Ci vollero tre anni prima che nel novembre 2012 i lavori fossero ultimati. Nel febbraio 2013 il dispositivo era stato aperto al pubblico, ma subito si erano manifestati inconvenienti tecnici che avevano indotto il responsabile del procedimento ad annullare la presa in consegna. Dopo nove mesi la nuova dichiarazione di agibilità e una seconda apertura al pubblico, l’11 novembre 2013. “Dall’effettiva messa in esercizio, l’ovovia ha avuto ripetuti inconvenienti mai risolti, tant’è che l’impianto è stato definitivamente fermato dal mese di maggio 2015”. Così è scritto nella delibera di giunta 275 firmata pochi giorni fa. Intanto la Corte dei Conti era intervenuta, dando l’incarico ad un perito che aveva scritto: “La causa principale del mancato funzionamento è dovuta ad errori ed omissioni del progetto definitivo affidato ad Iconia e predisposto dal professor Vitaliani”. Nell’aprile 2019 il procuratore generale della Corte dei Conti di Venezia aveva però archiviato il procedimento poiché non c’erano responsabilità imputabili a dipendenti dell’amministrazione comunale. Il decreto invitava però a valutare eventuali azioni civili risarcitorie.

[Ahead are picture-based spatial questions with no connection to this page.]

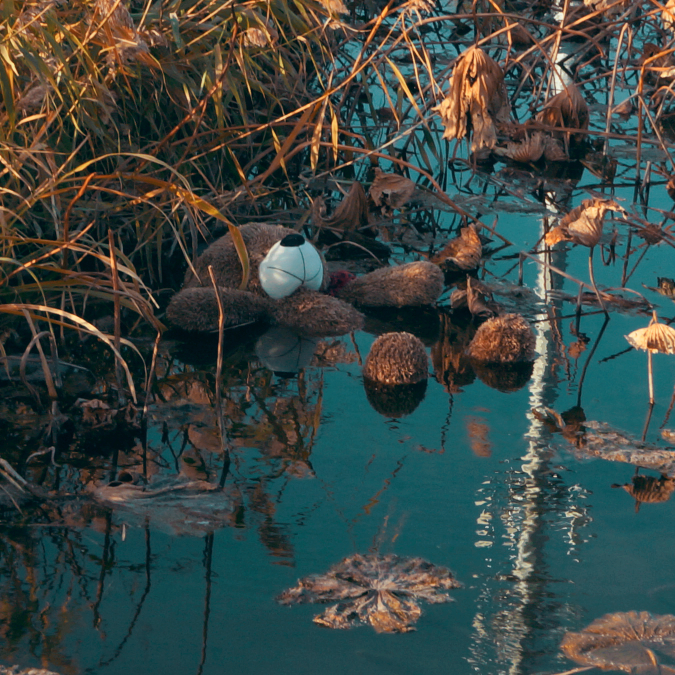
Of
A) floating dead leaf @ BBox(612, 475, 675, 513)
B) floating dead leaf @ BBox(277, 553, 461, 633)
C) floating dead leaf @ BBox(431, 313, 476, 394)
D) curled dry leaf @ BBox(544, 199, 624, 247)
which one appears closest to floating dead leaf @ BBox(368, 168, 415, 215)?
floating dead leaf @ BBox(431, 313, 476, 394)

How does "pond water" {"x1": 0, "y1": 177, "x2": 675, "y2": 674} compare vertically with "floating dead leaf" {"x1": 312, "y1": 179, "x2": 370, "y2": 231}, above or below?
below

È così partita una prima contestazione nei confronti di Iconia e di Vitaliani, che con il loro avvocato hanno negato ogni addebito. Una nuova perizia ha accertato che “l’impianto non ha mai avuto un funzionamento regolare e non è mai stato caratterizzato da sufficiente affidabilità”. Il costo per costruire l’inutile ovovia è stato quantificato in un milione 733 mila euro, a cui si aggiungono 95 mila euro per la rimozione. Probabilmente verrà chiesto anche un danno d’immagine. Il consulente tecnico aveva indicato anche le quote di responsabilità: 30 per cento a carico dei progettisti definitivi Iconia e Vitaliani; 20 per cento all’impresa appaltatrice Cignoni (fallita, gli era subentrata Torri costruzioni); 40 per cento alla seconda impresa appaltatrice, Tecnologie Industriali; 10 per cento all’ingegner Salvatore Vento, responsabile unico del procedimento.